All these principles can also be found in Old World myth stories, incorporated with the aim of restoring cosmic order.  

The essence of these myths is: the Goddess represents the cosmos while her consort, who is also a brother, represents the sun. The sun sets every day, but as winter approaches, it sets earlier and earlier, which is considered to be the action of some brother or rival who kills the Sungod-brother-consort. The Goddess desperately seeks him out until she finds him in the underworld. She then takes actions to restore him to life, and they proceed with a Sacred Marriage (spring occurs), and all life is restored till next year. The beauty of this myth can be traced to most known cultures of the Old World, and traces of these peaceful, nature-centered societies can be found today in many traditional cultures.

The Nuragic culture, some 4000 thousand years ago, thrived in the magical Sardinia, where today we find more than eight thousand of their monuments: big circular rock buildings. Some of them were rock chairs defining a space. What’s outstanding is that there are no higher or special chairs, all were alike with the same height, always circular, as the basic structure. Nothing found indicates hierarchy or an elite. There is no palace or special home. All the homes are circular and equal.

In addition, the culture’s legacy includes numerous monuments called “giant tombs” and “sacred wells​.​” The former are collective tombstones, and both formats express female reproductive organs. The sacred wells are stairways that lead to the water (life source). They are covered with rocks but have a circular opening that could represent the umbilical cord, the light to the dark world where all life begins. From the bottom of the well, you can walk up to the light and rebirth. This is represented by the outside rock walls in the format of vaginas opening in birth.

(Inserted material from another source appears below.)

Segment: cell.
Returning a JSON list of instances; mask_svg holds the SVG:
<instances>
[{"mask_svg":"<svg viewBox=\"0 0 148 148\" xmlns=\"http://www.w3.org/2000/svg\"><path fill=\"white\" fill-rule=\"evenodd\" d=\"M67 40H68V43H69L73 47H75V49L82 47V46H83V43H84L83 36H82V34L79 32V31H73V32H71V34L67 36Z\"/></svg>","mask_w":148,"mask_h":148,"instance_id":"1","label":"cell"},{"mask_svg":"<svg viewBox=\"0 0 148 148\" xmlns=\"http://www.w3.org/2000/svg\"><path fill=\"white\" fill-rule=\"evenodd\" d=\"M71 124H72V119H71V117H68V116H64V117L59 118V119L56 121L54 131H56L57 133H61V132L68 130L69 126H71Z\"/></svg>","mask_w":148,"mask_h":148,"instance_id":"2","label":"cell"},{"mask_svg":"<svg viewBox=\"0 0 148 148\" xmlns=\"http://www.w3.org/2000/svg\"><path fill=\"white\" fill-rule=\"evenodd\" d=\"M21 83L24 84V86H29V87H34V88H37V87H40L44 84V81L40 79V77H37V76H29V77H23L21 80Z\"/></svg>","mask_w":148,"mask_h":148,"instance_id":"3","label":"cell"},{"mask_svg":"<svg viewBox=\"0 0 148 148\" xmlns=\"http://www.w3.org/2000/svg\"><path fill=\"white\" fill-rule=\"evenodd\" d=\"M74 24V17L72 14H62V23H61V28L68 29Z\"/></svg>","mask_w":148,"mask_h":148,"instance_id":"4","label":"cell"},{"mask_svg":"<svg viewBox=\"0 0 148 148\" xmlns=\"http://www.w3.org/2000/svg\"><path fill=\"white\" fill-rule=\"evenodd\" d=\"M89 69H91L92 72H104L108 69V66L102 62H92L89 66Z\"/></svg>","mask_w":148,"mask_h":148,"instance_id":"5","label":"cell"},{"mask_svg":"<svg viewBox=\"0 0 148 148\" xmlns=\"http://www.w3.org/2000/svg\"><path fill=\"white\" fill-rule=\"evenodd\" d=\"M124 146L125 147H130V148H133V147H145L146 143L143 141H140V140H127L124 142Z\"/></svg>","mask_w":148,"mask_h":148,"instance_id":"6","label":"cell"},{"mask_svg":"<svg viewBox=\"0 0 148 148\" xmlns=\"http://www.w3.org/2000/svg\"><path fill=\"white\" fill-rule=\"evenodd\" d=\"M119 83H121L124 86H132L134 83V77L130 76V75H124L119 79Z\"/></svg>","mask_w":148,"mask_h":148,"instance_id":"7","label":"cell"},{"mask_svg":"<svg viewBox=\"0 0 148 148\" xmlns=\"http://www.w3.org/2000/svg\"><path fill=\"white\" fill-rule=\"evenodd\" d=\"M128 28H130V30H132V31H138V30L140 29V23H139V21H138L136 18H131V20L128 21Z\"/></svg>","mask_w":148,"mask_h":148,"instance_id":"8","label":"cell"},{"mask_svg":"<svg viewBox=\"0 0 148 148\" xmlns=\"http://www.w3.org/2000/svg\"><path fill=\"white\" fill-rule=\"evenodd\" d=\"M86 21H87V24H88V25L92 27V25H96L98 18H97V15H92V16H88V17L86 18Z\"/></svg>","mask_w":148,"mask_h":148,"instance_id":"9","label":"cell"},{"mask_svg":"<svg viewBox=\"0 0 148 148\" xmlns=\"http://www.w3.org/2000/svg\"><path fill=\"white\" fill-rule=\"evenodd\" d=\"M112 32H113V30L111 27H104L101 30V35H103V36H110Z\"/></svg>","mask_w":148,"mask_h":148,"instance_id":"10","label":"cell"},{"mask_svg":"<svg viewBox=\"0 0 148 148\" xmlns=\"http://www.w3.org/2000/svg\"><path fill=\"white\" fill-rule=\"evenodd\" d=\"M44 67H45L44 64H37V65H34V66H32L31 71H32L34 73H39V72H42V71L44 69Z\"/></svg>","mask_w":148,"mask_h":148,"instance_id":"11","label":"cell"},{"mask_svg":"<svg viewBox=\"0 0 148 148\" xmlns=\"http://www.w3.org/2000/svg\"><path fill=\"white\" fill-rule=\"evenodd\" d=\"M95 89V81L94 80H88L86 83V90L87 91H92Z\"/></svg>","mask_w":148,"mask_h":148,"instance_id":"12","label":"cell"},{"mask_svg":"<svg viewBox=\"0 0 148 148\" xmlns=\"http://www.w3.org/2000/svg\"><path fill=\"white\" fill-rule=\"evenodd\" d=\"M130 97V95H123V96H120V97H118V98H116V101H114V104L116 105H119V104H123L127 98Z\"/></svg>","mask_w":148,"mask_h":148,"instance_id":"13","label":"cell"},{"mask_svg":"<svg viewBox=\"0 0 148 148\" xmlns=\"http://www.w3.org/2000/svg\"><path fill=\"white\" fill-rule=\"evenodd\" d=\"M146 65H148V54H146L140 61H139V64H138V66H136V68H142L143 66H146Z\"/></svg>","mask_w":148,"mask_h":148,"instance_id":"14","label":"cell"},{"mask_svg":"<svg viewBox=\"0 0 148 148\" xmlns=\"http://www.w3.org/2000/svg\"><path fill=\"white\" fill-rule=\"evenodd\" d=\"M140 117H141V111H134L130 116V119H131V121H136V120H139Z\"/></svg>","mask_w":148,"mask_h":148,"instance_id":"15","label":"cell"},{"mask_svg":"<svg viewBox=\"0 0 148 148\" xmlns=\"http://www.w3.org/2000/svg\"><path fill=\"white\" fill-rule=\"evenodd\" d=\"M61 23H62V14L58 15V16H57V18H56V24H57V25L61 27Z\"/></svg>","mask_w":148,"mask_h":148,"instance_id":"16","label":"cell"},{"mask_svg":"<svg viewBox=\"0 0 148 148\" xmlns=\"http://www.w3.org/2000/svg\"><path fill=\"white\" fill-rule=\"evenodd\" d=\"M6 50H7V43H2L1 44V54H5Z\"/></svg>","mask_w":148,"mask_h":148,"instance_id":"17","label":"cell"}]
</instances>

Shamanism of today and the creation myths that come from the past open a window that helps us understand these egalitarian societies that were part of our cultural evolution. They helped me understand what the women of Brazil were still holding sacred in their communities. women all over the world today are dedicating themselves to their communities and the wellbeing of others, telltale signs of Goddess cosmologies. Being caring and nurturing towards all life on Earth is intrinsic to women: a sacred thread throughout human history.

Even inside the dogmas of modern religions, the attunement to nature and to all living beings ​can be felt ​as part of the seasonal movements and features of everyday life. It’s still so rooted in us that it seems natural and basic to be part of the Earth, the cosmos, and all living things. It feels impossible to thrive without all the life forms around us or with us​ ​as equals.